- [Directions]: Sort through the entries below and pull out lines containing the word "frames".

- [Available records]:
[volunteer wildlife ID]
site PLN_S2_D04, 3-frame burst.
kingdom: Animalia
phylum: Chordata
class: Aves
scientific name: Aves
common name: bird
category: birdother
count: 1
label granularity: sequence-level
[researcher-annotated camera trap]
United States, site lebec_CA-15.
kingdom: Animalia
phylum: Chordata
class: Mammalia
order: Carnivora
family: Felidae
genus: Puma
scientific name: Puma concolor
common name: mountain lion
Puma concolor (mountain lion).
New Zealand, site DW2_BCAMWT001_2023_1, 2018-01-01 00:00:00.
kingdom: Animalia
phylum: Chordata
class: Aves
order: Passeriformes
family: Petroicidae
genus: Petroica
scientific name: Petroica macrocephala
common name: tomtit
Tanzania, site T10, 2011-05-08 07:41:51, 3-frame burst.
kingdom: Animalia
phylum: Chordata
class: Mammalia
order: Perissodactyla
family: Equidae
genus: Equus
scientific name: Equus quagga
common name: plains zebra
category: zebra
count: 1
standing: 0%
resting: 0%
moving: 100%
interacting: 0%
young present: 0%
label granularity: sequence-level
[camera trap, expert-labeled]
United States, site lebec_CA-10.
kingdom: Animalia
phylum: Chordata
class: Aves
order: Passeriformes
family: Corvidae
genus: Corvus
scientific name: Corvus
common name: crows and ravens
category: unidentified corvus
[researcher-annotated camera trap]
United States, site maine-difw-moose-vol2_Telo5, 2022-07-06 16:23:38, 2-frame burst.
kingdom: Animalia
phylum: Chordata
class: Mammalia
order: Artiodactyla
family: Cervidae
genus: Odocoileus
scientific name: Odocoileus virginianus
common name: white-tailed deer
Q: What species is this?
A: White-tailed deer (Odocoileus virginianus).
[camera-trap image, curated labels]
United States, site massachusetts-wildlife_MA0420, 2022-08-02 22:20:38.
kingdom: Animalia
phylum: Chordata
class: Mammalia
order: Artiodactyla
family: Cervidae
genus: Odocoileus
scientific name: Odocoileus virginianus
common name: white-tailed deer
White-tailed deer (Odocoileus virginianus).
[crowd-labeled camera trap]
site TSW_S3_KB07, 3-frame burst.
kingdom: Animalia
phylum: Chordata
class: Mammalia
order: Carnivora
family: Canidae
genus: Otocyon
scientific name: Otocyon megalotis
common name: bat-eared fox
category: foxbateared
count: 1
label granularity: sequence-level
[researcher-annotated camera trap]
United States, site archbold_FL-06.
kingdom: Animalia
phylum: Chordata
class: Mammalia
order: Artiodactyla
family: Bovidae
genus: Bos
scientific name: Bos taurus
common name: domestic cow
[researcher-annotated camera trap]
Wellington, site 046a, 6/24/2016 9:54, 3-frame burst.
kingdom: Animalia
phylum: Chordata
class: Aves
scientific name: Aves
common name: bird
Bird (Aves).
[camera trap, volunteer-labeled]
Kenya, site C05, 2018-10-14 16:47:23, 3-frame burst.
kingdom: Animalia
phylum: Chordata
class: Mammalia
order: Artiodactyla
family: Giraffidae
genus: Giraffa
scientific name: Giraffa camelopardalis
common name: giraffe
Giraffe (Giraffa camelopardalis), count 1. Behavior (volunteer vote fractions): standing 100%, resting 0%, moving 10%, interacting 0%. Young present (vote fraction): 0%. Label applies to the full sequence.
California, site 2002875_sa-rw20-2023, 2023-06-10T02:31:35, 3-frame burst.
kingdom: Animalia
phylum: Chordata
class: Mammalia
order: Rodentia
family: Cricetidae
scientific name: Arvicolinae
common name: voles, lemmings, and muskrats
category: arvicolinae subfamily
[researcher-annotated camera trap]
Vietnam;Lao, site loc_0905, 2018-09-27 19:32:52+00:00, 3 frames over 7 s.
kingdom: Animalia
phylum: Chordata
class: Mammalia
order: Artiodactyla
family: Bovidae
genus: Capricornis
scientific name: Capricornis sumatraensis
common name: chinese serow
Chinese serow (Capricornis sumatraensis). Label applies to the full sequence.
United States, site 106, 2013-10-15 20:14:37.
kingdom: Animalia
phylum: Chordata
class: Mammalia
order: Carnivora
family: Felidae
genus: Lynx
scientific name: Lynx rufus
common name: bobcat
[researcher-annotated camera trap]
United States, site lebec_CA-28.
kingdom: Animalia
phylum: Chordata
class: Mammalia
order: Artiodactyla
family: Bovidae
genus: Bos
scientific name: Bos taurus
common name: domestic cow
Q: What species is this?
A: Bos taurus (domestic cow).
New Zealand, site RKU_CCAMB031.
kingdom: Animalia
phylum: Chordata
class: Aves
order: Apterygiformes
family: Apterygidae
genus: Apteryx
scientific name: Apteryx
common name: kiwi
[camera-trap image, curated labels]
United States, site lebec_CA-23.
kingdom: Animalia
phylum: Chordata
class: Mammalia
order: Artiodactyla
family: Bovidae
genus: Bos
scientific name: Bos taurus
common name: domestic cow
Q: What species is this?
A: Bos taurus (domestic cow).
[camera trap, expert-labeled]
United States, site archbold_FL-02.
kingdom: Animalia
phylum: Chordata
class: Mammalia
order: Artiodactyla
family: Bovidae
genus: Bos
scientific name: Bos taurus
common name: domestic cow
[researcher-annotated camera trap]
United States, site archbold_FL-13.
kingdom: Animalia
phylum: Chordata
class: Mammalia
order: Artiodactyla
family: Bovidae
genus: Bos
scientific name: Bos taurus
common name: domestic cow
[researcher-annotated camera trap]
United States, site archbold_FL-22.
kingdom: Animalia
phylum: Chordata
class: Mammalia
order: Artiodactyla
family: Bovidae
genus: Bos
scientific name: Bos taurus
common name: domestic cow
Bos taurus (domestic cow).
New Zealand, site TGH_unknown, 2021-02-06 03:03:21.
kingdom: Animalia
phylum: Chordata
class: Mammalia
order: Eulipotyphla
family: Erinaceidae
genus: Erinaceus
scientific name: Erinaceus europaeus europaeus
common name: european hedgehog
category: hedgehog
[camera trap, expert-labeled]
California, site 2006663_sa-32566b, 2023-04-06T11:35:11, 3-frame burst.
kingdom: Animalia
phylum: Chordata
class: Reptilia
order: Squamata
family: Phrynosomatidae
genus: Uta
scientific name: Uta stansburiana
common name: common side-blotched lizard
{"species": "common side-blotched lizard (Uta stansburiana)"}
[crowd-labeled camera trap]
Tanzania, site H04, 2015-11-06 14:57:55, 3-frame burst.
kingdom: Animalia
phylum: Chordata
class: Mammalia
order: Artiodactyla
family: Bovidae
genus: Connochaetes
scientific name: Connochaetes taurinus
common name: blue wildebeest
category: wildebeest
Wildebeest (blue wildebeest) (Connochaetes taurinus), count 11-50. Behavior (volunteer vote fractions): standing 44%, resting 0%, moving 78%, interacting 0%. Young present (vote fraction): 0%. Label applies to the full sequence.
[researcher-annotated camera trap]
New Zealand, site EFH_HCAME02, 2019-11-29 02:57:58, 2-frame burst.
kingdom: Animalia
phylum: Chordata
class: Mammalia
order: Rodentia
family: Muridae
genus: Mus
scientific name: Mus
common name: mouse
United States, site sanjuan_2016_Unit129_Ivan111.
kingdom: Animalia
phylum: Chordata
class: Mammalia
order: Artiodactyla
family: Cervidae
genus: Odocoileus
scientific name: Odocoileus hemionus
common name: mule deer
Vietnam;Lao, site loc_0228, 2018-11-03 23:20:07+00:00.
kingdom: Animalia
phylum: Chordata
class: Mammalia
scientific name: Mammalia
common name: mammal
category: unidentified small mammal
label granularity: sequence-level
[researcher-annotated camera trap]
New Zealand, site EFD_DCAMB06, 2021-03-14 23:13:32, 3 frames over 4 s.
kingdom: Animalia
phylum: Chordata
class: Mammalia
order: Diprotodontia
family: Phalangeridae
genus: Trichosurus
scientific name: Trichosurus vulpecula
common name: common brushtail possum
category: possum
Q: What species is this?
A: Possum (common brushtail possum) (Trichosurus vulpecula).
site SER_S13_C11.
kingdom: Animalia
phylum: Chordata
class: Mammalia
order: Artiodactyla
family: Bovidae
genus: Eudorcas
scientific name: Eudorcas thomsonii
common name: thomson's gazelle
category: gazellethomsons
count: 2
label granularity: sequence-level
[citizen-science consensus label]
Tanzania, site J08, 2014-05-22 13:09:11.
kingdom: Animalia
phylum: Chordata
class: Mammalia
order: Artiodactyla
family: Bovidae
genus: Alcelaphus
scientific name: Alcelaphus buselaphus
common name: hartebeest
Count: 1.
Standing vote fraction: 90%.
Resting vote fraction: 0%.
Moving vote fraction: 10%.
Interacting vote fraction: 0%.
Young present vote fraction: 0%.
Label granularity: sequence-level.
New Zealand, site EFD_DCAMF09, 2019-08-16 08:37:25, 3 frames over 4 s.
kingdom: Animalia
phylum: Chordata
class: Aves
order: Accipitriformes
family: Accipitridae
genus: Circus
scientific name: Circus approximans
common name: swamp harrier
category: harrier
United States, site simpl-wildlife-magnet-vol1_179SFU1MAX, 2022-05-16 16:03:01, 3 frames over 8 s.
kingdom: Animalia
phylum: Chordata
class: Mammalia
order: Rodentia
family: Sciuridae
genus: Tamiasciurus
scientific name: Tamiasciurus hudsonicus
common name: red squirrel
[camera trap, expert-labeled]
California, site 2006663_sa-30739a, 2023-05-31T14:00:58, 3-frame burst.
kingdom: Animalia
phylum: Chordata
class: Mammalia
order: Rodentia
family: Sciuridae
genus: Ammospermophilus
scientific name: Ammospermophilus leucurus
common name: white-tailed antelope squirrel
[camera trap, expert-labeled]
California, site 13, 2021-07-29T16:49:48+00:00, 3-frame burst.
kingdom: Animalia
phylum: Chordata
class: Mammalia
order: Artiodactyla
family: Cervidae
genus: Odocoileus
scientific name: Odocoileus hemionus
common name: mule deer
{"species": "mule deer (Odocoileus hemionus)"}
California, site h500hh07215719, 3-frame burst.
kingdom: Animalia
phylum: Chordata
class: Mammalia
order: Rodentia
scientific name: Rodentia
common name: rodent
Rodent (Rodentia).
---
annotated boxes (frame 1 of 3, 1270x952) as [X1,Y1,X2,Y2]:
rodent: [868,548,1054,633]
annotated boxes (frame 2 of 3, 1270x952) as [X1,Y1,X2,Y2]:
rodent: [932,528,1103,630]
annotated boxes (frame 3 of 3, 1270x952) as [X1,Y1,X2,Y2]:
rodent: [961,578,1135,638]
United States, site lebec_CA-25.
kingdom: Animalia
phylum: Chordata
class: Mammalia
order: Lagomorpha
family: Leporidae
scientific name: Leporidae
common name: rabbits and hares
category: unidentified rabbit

- [Task answer]:
Vietnam;Lao, site loc_0905, 2018-09-27 19:32:52+00:00, 3 frames over 7 s.
New Zealand, site EFD_DCAMB06, 2021-03-14 23:13:32, 3 frames over 4 s.
New Zealand, site EFD_DCAMF09, 2019-08-16 08:37:25, 3 frames over 4 s.
United States, site simpl-wildlife-magnet-vol1_179SFU1MAX, 2022-05-16 16:03:01, 3 frames over 8 s.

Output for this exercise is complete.